══ Data to process

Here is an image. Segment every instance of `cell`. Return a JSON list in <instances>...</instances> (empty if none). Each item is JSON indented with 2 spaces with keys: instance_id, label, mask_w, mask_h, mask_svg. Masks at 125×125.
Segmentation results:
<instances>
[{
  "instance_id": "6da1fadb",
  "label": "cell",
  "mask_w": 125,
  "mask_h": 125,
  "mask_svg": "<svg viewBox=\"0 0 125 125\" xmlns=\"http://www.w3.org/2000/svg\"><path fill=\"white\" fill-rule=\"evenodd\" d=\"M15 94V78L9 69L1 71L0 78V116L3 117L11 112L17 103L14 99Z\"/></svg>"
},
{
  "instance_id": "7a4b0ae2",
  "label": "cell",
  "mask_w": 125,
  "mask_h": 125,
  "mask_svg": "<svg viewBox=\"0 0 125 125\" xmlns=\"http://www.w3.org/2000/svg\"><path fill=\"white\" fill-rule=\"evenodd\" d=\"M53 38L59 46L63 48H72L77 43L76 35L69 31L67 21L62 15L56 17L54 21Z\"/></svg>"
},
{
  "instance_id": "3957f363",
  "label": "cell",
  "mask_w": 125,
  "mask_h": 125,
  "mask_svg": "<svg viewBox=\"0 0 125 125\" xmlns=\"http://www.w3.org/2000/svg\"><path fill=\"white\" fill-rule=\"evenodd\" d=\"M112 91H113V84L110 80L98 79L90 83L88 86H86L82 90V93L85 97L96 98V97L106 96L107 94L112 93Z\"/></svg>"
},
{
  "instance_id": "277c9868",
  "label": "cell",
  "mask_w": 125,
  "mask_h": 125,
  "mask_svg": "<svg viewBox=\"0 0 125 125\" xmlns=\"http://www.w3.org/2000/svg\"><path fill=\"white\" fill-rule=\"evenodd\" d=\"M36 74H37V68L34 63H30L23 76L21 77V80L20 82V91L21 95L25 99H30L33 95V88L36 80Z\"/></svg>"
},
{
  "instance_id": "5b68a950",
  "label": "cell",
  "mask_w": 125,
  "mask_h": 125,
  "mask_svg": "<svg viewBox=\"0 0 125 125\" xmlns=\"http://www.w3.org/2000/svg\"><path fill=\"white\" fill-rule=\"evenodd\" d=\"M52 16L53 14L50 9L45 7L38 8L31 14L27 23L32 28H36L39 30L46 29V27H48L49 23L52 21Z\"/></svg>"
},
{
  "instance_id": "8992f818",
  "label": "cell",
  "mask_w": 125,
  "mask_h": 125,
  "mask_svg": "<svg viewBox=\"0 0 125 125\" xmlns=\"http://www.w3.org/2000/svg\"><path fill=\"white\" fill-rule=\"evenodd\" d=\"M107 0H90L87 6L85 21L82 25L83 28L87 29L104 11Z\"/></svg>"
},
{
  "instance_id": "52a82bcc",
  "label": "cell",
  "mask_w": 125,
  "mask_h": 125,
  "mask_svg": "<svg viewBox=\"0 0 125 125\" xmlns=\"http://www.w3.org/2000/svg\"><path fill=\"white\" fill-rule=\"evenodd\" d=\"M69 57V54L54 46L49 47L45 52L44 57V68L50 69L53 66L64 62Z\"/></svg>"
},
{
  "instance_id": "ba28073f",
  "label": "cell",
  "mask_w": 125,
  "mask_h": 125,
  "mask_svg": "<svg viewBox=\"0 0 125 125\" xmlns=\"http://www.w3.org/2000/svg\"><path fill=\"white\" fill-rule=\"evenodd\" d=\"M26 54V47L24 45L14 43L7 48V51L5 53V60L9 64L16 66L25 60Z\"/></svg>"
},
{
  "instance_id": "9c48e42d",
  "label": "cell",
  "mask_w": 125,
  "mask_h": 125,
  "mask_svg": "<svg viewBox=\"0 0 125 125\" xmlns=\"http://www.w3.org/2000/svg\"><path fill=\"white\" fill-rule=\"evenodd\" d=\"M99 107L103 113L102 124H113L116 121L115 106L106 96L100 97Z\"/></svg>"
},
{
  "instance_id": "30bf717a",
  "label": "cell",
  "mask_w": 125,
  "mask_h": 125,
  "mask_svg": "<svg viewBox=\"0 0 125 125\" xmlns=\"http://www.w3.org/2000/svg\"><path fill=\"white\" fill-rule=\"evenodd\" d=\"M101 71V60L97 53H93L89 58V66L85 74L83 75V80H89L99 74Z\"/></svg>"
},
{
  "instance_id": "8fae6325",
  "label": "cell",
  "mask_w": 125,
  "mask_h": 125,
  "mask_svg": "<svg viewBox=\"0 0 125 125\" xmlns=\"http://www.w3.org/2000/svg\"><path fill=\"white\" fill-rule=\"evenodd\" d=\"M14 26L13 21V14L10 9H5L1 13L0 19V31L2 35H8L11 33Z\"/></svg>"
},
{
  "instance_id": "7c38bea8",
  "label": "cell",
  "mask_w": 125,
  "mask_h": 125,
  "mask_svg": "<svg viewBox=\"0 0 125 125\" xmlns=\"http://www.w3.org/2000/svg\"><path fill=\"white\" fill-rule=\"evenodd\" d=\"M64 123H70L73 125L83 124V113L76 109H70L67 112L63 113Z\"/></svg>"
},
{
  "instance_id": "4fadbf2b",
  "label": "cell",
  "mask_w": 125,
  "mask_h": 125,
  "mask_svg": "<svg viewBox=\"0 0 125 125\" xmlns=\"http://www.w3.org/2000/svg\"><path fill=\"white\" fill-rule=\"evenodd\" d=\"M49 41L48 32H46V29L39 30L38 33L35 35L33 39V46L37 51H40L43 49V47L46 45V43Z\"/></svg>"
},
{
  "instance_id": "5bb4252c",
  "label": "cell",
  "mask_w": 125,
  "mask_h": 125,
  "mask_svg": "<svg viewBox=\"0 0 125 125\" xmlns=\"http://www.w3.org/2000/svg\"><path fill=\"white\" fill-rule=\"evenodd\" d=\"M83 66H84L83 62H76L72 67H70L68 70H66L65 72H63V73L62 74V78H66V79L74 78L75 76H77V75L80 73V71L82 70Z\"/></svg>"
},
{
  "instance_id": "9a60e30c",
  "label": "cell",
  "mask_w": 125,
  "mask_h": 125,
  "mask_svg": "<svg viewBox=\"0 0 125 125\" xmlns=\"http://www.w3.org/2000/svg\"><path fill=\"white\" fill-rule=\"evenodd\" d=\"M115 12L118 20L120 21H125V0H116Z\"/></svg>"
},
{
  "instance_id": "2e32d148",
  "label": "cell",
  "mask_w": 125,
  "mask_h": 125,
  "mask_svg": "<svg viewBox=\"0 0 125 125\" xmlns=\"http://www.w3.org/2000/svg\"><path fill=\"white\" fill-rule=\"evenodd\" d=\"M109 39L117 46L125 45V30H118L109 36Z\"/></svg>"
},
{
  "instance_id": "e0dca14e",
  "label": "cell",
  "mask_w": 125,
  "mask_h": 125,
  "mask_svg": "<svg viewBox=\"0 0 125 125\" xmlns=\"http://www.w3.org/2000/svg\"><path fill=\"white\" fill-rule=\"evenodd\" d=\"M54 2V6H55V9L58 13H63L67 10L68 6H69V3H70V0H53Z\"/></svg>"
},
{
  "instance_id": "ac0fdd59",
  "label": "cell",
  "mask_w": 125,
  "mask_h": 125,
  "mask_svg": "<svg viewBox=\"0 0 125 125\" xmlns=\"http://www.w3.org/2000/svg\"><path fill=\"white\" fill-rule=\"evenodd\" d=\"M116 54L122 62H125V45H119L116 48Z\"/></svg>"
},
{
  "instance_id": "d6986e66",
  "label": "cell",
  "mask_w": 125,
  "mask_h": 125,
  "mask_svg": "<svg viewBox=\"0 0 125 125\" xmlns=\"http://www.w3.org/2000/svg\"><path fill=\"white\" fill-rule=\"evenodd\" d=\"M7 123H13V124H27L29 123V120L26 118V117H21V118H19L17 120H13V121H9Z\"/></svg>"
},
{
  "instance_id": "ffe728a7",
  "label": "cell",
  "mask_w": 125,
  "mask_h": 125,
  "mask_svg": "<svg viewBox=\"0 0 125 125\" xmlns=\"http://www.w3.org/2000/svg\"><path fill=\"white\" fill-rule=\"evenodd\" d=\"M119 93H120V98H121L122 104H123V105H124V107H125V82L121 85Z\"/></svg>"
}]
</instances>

════

What is asked – Which lines of the records contain the string "instances", matching case exactly? List every such line in full.

Exercise output –
Here is an image. Segment every instance of `cell`. Return a JSON list in <instances>...</instances> (empty if none). Each item is JSON indented with 2 spaces with keys: instance_id, label, mask_w, mask_h, mask_svg. Masks at 125×125.
<instances>
</instances>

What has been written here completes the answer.